> SOURCE EXTRACT

------------------------------------

Outputs of the test : One set of results for every ESX server monitored

Configurable parameters for the test
  1. Test period - How often should the test be executed
  2. Host - The host for which the test is to be configured.
  3. port - The port at which the specified host listens. By default, this is NULL.
  4. esx user and esx password - In order to enable the test to extract the desired metrics from a target ESX server, you need to configure the test with an ESX USER and ESX PASSWORD. The user credentials to be passed here depend upon the mechanism used by the eG agent for collecting performance statistics from the ESX server and its VMs. These monitoring methodologies and their corresponding configuration requirements have been discussed hereunder:

    • Monitoring using the web services interface of the ESX server: Starting with ESX server 3.0, a VMware ESX server offers a web service interface using which the eG agent collects metrics from the ESX server. The VMware VI SDK is used by the agent to implement the web services interface. To use this interface for monitoring, this test should be configured with an ESX USER who has “Read-only” privileges to the target ESX server. By default, the root user is authorized to execute the test. However, it is preferable that you create a new user on the target ESX host and assign the “Read-only” role to him/her. The steps for achieving this have been elaborately discussed in Increasing the Memory Settings of the eG Agent that Monitors ESX Servers section.

      ESX servers terminate user sessions based on timeout periods. The default timeout period is 30 mins. When you stop an agent, sessions currently in use by the agent will remain open for this timeout period until ESX times out the session. If the agent is restarted within the timeout period, it will open a new set of sessions. If you want the eG agent to close already existing sessions before it opens new sessions, then you would have to configure all the tests with the credentials of an ESX user with permissions to View and stop sessions (prior to vSphere/ESX server 4.1, this was called the View and Terminate Sessions privilege). To know how to grant this permission to an ESX user, refer to Creating a Special Role on an ESX Server and Assigning the Role to a New User to the Server section.

------------------------------------

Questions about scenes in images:
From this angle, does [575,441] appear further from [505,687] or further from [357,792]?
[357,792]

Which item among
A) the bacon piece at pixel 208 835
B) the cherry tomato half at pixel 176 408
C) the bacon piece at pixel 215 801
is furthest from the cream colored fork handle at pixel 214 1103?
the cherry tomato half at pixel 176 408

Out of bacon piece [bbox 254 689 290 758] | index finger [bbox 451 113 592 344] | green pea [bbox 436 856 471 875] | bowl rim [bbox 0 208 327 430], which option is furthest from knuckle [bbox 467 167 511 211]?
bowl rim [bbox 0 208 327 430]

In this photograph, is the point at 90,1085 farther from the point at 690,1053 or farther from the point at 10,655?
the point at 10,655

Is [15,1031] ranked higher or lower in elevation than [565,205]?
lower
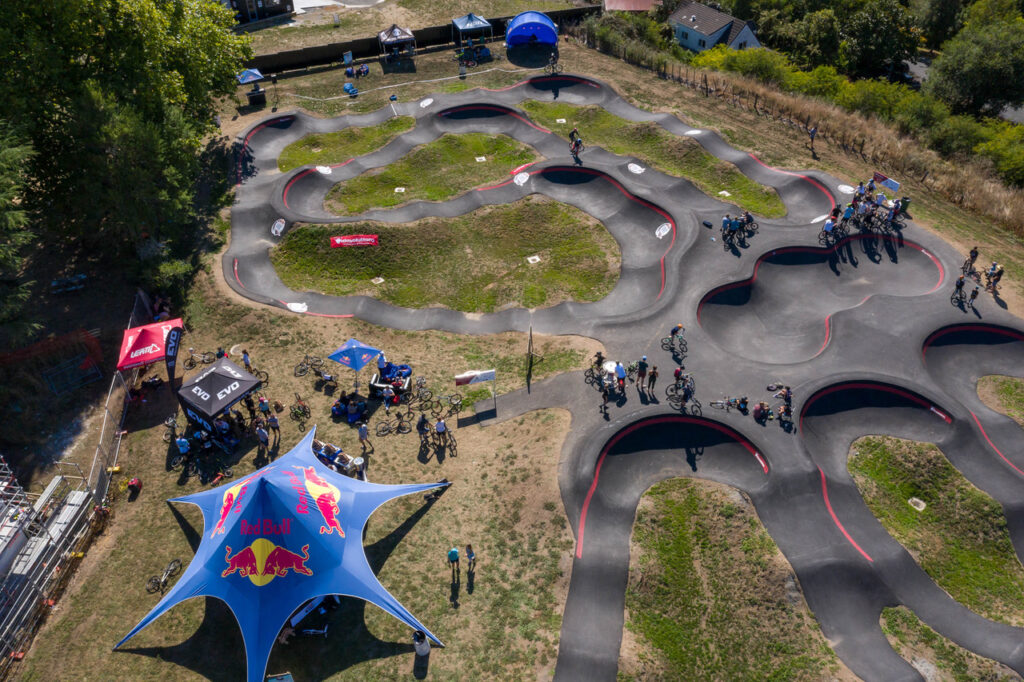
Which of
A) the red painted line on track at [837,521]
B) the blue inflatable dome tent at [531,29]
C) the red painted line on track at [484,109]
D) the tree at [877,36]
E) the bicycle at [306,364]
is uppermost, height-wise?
the blue inflatable dome tent at [531,29]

------------------------------------

> WHAT YOU NEED TO DO
A. List the numbered configurable parameters in the ESX test configuration text.
B. Quote the listing from the line containing "Which item among" through the end of the listing, leaving out the picture.

> SOLUTION LIST
A.
1. Test period
2. Host
3. port
4. esx user and esx password

B.
Which item among
A) the bacon piece at pixel 208 835
B) the cherry tomato half at pixel 176 408
C) the bacon piece at pixel 215 801
is furthest from the cream colored fork handle at pixel 214 1103?
the cherry tomato half at pixel 176 408

Out of bacon piece [bbox 254 689 290 758] | index finger [bbox 451 113 592 344] | green pea [bbox 436 856 471 875] | bowl rim [bbox 0 208 327 430], which option is furthest from knuckle [bbox 467 167 511 211]?
bowl rim [bbox 0 208 327 430]

In this photograph, is the point at 90,1085 farther from the point at 690,1053 or farther from the point at 10,655?
the point at 10,655

Is [15,1031] ranked higher or lower in elevation than [565,205]?
lower
Which of
A) the red painted line on track at [837,521]
B) the blue inflatable dome tent at [531,29]
C) the red painted line on track at [484,109]
D) the tree at [877,36]
E) the bicycle at [306,364]
is uppermost, height-wise?
the blue inflatable dome tent at [531,29]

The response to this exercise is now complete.